At the Open Source Business Conference in San Francisco this week, technology entrepreneurs gathered to discuss “open source capitalism.” This conference theme demonstrates how the Open Source (OS) community is beginning to replace its corporate-hating mindset with a profit-loving meme, aiming to create jobs and value.
Open Source Software (OSS) products are usually free of charge and created and altered by many different individuals. The Firefox browser, which can be used instead of Microsoft’s Internet Explorer, is an example of an open-source product.
But while OS is open and available for all to see, there’s money to be made through service and support packages, as well as through some OS licenses that allow complimentary propriety products to be created and sold.
With well-established firms like Sun Microsystems, Microsoft, Novell, Oracle, Intel, and Dell sponsoring the event, it was perhaps not surprising that the number of suited participants equaled or outnumbered those sporting jeans and tattoos.
A movement that began with computer programmer Richard Stallman’s ideology of socialized software is growing up and taking the competitive — and profit enhancing — advantages of OS seriously. Indeed, even Microsoft, long resistant to the idea of open source, dispatched a representative to outline the lessons that can be drawn from OS software.
Jason Matusow, Director of Microsoft’s Shared Source initiatives, said that key benefits of OS are increased community involvement and trust. According to Matusow, most product groups at Microsoft now have the opportunity to decide if the code they produce will be open-source or proprietary, with the core bit often being proprietary and the rest of it open-source. But even while the profit motive burns through the OS community, there are still some that cling to notions associated with OS-thought version 1.0.
SpikeSource CEO Kim Polese argued that one of the great things about OS is that no one owns it — a throwback to Stallman’s free software message. But as the movement has matured, it’s become clearer that even if there is no property title to a piece of code, there are still rules that control its use, and ultimately ownership is about control. In a debate sponsored by the Federalist Society in Silicon Valley last week, Washington University law professor Scott Kieff made this point well.
Keiff argued that OS property actually does exist in the form of things like fame, which are more inflexible and less transferable than regular property, making everyone worse off. His example was Linus Torvalds and his gang, which he compared to crony capitalists — those who get to make key decisions because they hang with the right social group.
Stanford law professor Larry Lessig, who debated Keiff and also spoke at the Open Source Business Conference, expressed worry about property rights going too far and said that he believes the OS community needs to fight on a political level to stay healthy. “To the extent that you succeed, other people fail,” he warned the audience. But software development isn’t a zero-sum game, and bringing Congress into the mix is a dangerous idea that most developers instinctively resist.
The open source community is evolving in a positive way, and the best thing governments can do is relax and let the marketplace shape the future. When governments try to guess what path is best for technology development, they usually botch the job. That’s because politics invariably gets in the way of clear thinking. Take, for example, the move by some governments to mandate the use of open-source software instead of proprietary systems in government offices.

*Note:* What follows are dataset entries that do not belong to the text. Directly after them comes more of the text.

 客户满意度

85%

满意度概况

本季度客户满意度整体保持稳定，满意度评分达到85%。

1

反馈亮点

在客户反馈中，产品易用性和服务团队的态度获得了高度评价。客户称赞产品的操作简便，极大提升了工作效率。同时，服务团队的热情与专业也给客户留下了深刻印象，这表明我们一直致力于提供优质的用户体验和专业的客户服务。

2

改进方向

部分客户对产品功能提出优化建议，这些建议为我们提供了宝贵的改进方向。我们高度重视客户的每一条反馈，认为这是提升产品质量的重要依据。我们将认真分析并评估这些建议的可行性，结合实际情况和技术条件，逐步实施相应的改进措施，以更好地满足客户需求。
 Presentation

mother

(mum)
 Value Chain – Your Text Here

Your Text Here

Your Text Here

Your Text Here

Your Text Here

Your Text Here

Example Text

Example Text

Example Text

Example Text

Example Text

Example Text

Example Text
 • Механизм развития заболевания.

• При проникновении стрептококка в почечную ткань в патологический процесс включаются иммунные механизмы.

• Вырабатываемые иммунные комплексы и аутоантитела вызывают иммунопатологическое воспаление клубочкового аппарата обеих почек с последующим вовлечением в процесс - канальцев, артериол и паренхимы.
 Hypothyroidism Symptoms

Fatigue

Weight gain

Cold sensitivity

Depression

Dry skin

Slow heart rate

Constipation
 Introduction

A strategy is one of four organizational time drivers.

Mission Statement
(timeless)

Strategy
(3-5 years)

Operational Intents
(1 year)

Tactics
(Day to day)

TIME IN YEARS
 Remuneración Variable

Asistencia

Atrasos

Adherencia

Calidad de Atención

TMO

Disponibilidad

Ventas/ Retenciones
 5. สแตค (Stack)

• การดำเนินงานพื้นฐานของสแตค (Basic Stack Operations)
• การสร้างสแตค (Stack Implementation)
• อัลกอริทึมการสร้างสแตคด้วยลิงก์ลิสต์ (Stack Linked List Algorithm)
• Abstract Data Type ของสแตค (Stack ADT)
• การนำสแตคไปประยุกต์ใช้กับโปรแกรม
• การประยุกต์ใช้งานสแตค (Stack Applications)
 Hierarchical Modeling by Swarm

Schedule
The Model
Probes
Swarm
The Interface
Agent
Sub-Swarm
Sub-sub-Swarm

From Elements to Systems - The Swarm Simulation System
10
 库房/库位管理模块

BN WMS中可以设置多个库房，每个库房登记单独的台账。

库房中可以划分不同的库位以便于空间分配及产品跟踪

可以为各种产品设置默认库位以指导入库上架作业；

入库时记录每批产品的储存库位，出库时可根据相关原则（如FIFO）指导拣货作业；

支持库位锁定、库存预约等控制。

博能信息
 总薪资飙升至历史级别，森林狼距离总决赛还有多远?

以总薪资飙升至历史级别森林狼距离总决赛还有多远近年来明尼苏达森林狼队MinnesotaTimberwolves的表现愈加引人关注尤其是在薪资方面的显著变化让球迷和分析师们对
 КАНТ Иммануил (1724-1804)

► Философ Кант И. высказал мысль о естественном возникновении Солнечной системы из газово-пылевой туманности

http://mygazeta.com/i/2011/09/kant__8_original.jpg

Bureaucracies certainly have the choice of what type of software products to use. But when the decision is based on politics rather than the actual requirements of a particular government agency, efficiency and cost questions are certain to follow.
The Open Source Business Conference was a fascinating two-day event, bringing capitalists into a realm once dominated by socialist thinking. The call for government intervention in such a dynamic marketplace is misguided and should be ignored. Innovation and economic growth must be allowed to flourish.
Sonia Arrison, a TechNewsWorld columnist, is director of Technology Studies at the California-based Pacific Research Institute.